**Supplied passage:**
________________

Three independent **capability tiers** plus medium-aggregate gates and a
set of optional **backend** features. Capability tiers are additive
(`std` is the default); medium-aggregate gates are independent on/off
flags layered on top.

| flag | tier / role | enables |
|---|---|---|
| _none_ (`--no-default-features`) | no-std + no-alloc | stack-only types (`Uuid7`, `FileChecksum`, `Rgba`, `ErrorCode`, every unit-variant enum + `bitflags!` companion, [`Identified`]crate::Identified transport envelope). Wire layer **not** compiled. |
| `alloc` (no default) | no-std + alloc | cross-cutting heap-using domain types (`Location`, `ErrorInfo`, `Provenance`, `LocalizedText`, `Media`, `MediaFile`, `Person`, `Speaker`, `WatchedLocation`, `UserTag`, `SceneAnnotation`). |
| `std` (**default**) | std | adds `jiff`-using aggregates (`Speaker`, `WatchedLocation`, …) and `Uuid::now_v7`. |
| `video` (**default**) | medium gate | compiles the `Video` / `VideoTrack` / `Scene` / `Keyframe` aggregate tree + all its sqlx / mongodb backends. Pair with a heap tier (`std` or `alloc`). |
| `audio` (**default**) | medium gate | compiles the `Audio` / `AudioTrack` / `AudioSegment` / `Word` aggregate tree + all its sqlx / mongodb / buffa backends. Pair with a heap tier. |
| `subtitle` (**default**) | medium gate | compiles the `Subtitle` / `SubtitleTrack` / `SubtitleCue` aggregate tree + all its sqlx / mongodb / buffa backends. Pair with a heap tier. |
| `buffa` | wire layer | the buffa-generated `media.v1` messages + the `buffa` ⇄ domain bridge under `mediaschema::buffa::*`. Pair with `std` or `alloc`. |
| `json` | wire JSON | `serde` derives on the wire types (via buffa). Implies `std + buffa`. |
| `arbitrary` | property tests | `arbitrary::Arbitrary` on the wire types. Implies `std + buffa`. |
| `mongodb` | bson backend | bson `Document` ⇄ domain + per-collection `IndexModel` constructors. Implies `std + json`. |
| `sqlx-postgres` | sql backend | postgres `Pg*Row` types + `sqlx::FromRow` derives. Implies `std`. |
| `sqlx-mysql` | sql backend | mysql `MySql*Row` types + `sqlx::FromRow`. Implies `std`. |
| `sqlx-sqlite` | sql backend | sqlite `Sqlite*Row` types + `sqlx::FromRow`. Implies `std`. |

The three medium-aggregate gates (`video` / `audio` / `subtitle`) are
**all enabled in `default`** so out-of-the-box behaviour is unchanged.

________________

**Task set:**
(1) For each statement about the feature-flag description, answer yes or no and quote the words of the description that decide it.
(a) Capability tiers are additive.
(b) The `mongodb` flag implies `std + buffa`.
(c) The `json` flag adds `serde` derives on the wire types.
(2) Answer these questions from the feature-flag description, one line each.
(a) Which capability tier is the default?
(b) What role does the `arbitrary` flag have?
(c) What does the `sqlx-mysql` flag enable?
(3) Print the part of the feature-flag description starting at "Three independent **capability" and ending at "layered on top.".

________________

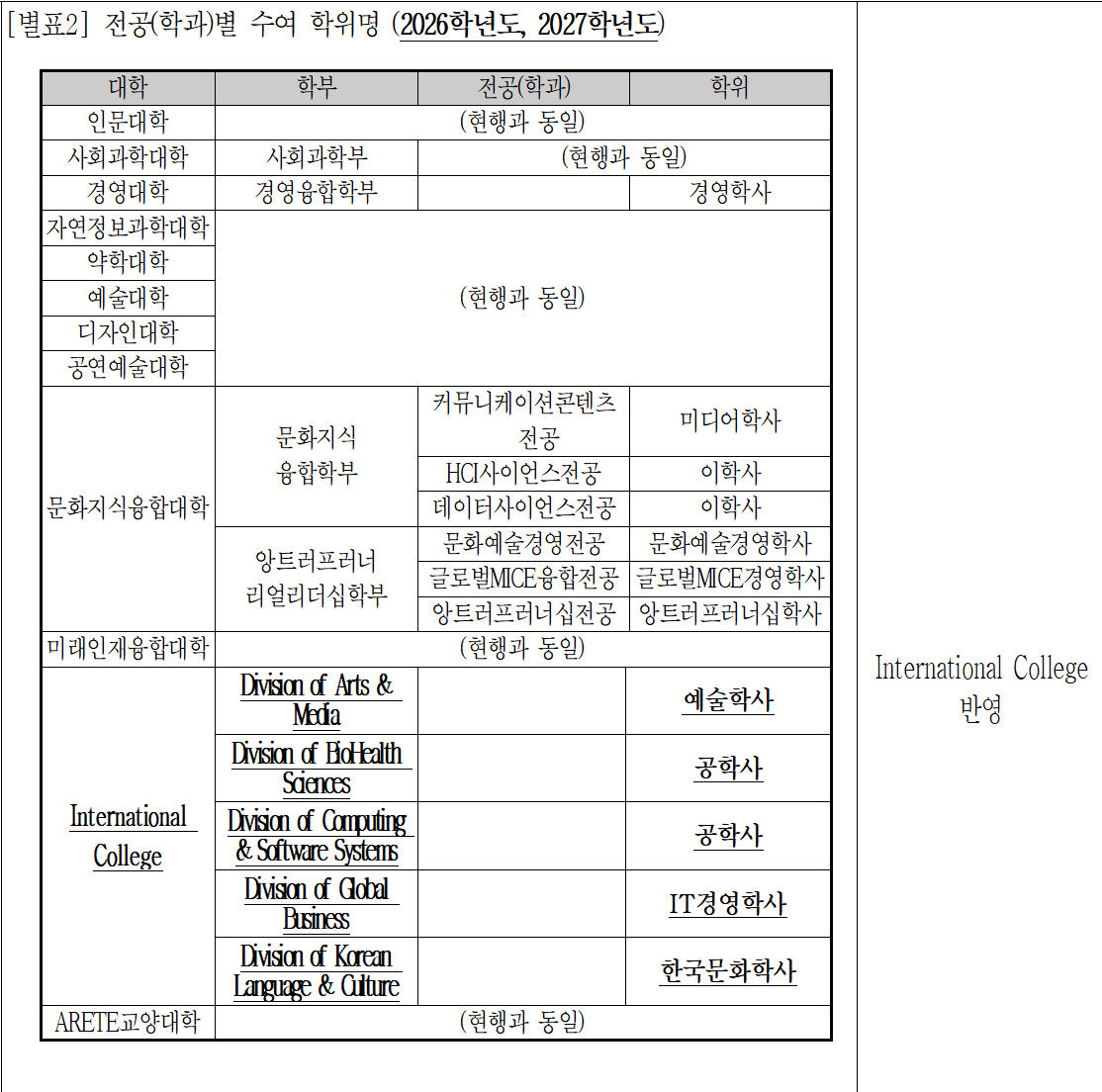 [별표2] 전공(학과)별 수여 학위명 (2026학년도, 2027학년도)

| 대학 | 학부 | 전공(학과) | 학위 |
|---|---|---|---|
| 인문대학 | (현행과 동일) | | |
| 사회과학대학 | 사회과학부 | (현행과 동일) | |
| 경영대학 | 경영융합학부 | | 경영학사 |
| 자연정보과학대학 | (현행과 동일) | | |
| 약학대학 | | | |
| 예술대학 | | | |
| 디자인대학 | | | |
| 공연예술대학 | | | |
| 문화지식융합대학 | 문화지식 융합학부 | 커뮤니케이션콘텐츠 전공 | 미디어학사 |
| | | HCI사이언스전공 | 이학사 |
| | | 데이터사이언스전공 | 이학사 |
| | 앙트러프러너 리얼리더십학부 | 문화예술경영전공 | 문화예술경영학사 |
| | | 글로벌MICE융합전공 | 글로벌MICE경영학사 |
| | | 앙트러프러너십전공 | 앙트러프러너십학사 |
| 미래인재융합대학 | (현행과 동일) | | |
| International College | Division of Arts & Media | | 예술학사 |
| | Division of BioHealth Sciences | | 공학사 |
| | Division of Computing & Software Systems | | 공학사 |
| | Division of Global Business | | IT경영학사 |
| | Division of Korean Language & Culture | | 한국문화학사 |
| ARETE교양대학 | (현행과 동일) | | |

International College 반영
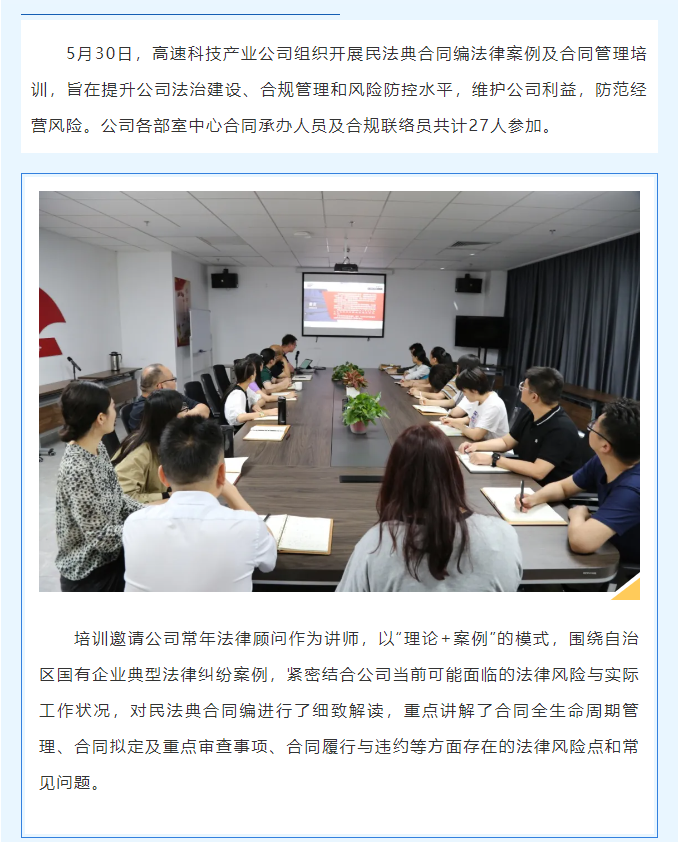 5月30日，高速科技产业公司组织开展民法典合同编法律案例及合同管理培训，旨在提升公司法治建设、合规管理和风险防控水平，维护公司利益，防范经营风险。公司各部室中心合同承办人员及合规联络员共计27人参加。

培训邀请公司常年法律顾问作为讲师，以“理论+案例”的模式，围绕自治区国有企业典型法律纠纷案例，紧密结合公司当前可能面临的法律风险与实际工作状况，对民法典合同编进行了细致解读，重点讲解了合同全生命周期管理、合同拟定及重点审查事项、合同履行与违约等方面存在的法律风险点和常见问题。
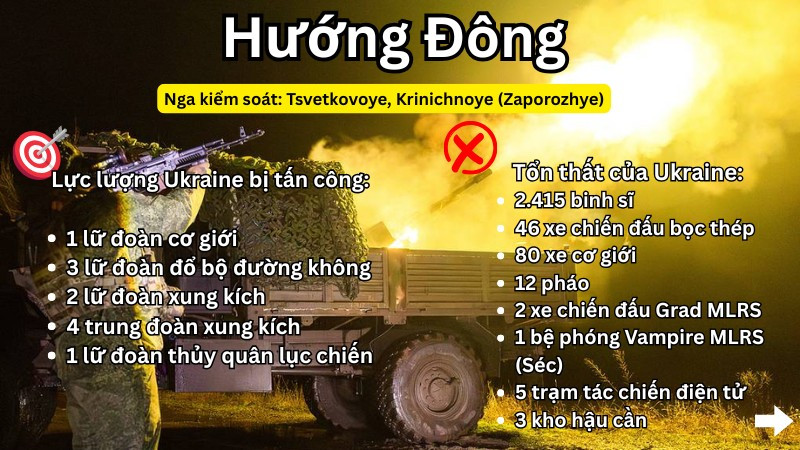 Hướng Đông

Nga kiểm soát: Tsvetkovoye, Krinichnoye (Zaporozhye)

Lực lượng Ukraine bị tấn công:

• 1 lữ đoàn cơ giới
• 3 lữ đoàn đổ bộ đường không
• 2 lữ đoàn xung kích
• 4 trung đoàn xung kích
• 1 lữ đoàn thủy quân lục chiến

Tổn thất của Ukraine:
• 2.415 binh sĩ
• 46 xe chiến đấu bọc thép
• 80 xe cơ giới
• 12 pháo
• 2 xe chiến đấu Grad MLRS
• 1 bệ phóng Vampire MLRS (Séc)
• 5 trạm tác chiến điện tử
• 3 kho hậu cần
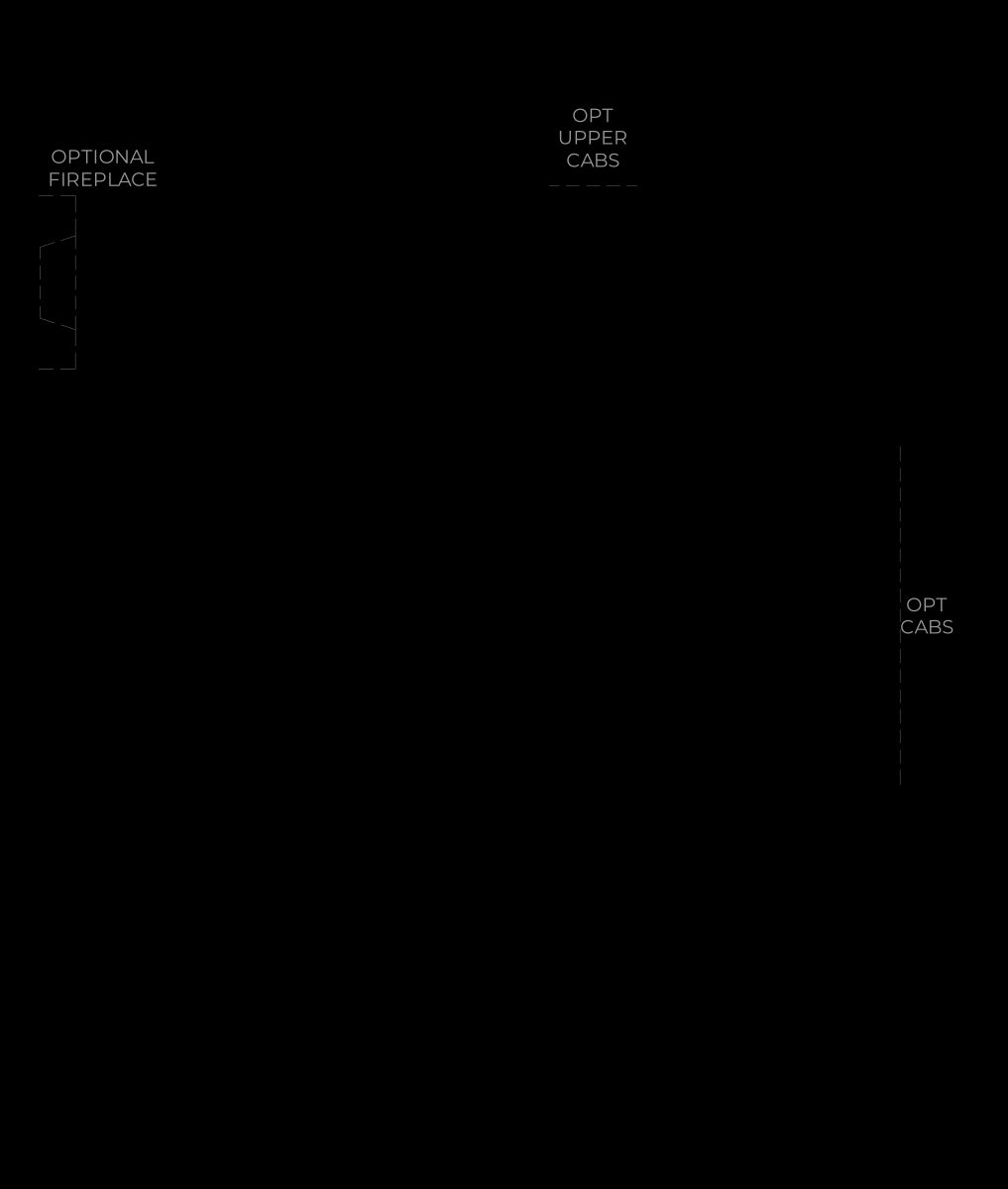 OPTIONAL FIREPLACE

OPT UPPER CABS

OPT CABS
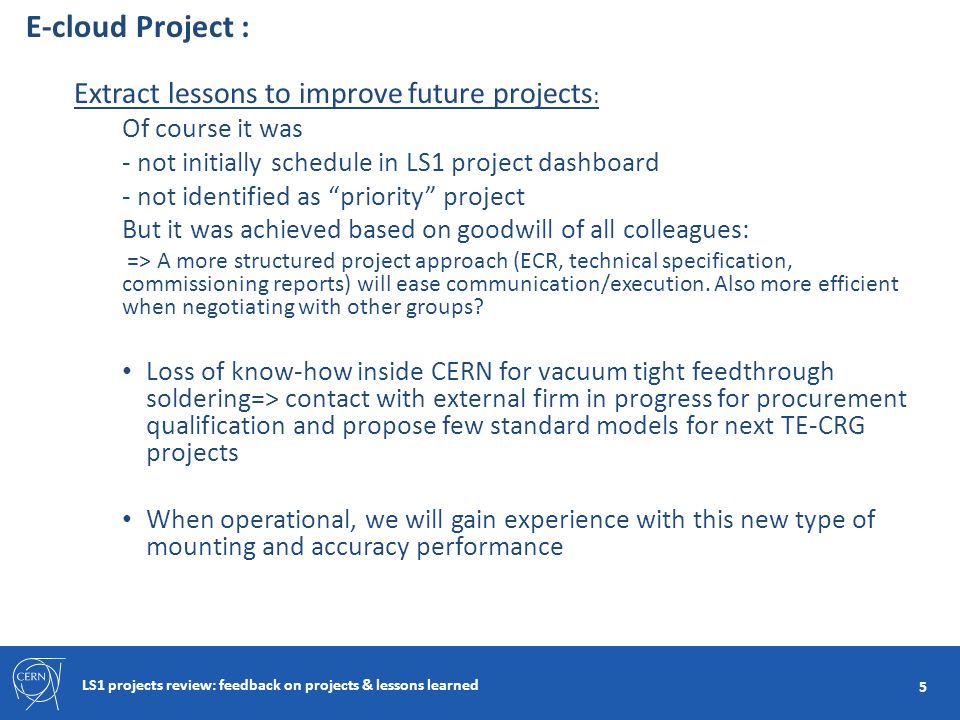 E-cloud Project :

Extract lessons to improve future projects:

Of course it was

- not initially schedule in LS1 project dashboard

- not identified as “priority” project

But it was achieved based on goodwill of all colleagues:

=> A more structured project approach (ECR, technical specification, commissioning reports) will ease communication/execution. Also more efficient when negotiating with other groups?

• Loss of know-how inside CERN for vacuum tight feedthrough soldering=> contact with external firm in progress for procurement qualification and propose few standard models for next TE-CRG projects

• When operational, we will gain experience with this new type of mounting and accuracy performance

CERN

LS1 projects review: feedback on projects & lessons learned

5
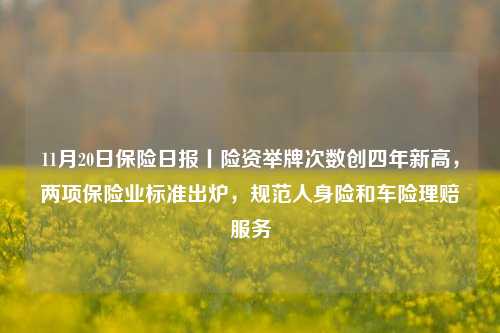 11月20日保险日报丨险资举牌次数创四年新高，两项保险业标准出炉，规范人身险和车险理赔服务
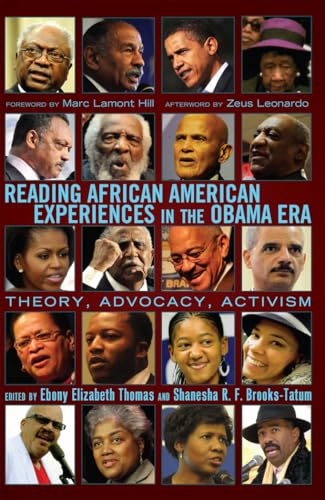 FOREWORD BY Marc Lamont Hill AFTERWORD BY Zeus Leonardo

READING AFRICAN AMERICAN EXPERIENCES IN THE OBAMA ERA

THEORY, ADVOCACY, ACTIVISM

EDITED BY Ebony Elizabeth Thomas AND Shanesha R. F. Brooks-Tatum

________________

**Answers by item:**
(1)
(a) Yes: "Capability tiers are additive"
(b) No: "Implies `std + json`."
(c) Yes: "`serde` derives on the wire types (via buffa)."

(2)
(a) `std`
(b) Property tests.
(c) Mysql `MySql*Row` types + `sqlx::FromRow`.

(3)
Three independent **capability tiers** plus medium-aggregate gates and a
set of optional **backend** features. Capability tiers are additive
(`std` is the default); medium-aggregate gates are independent on/off
flags layered on top.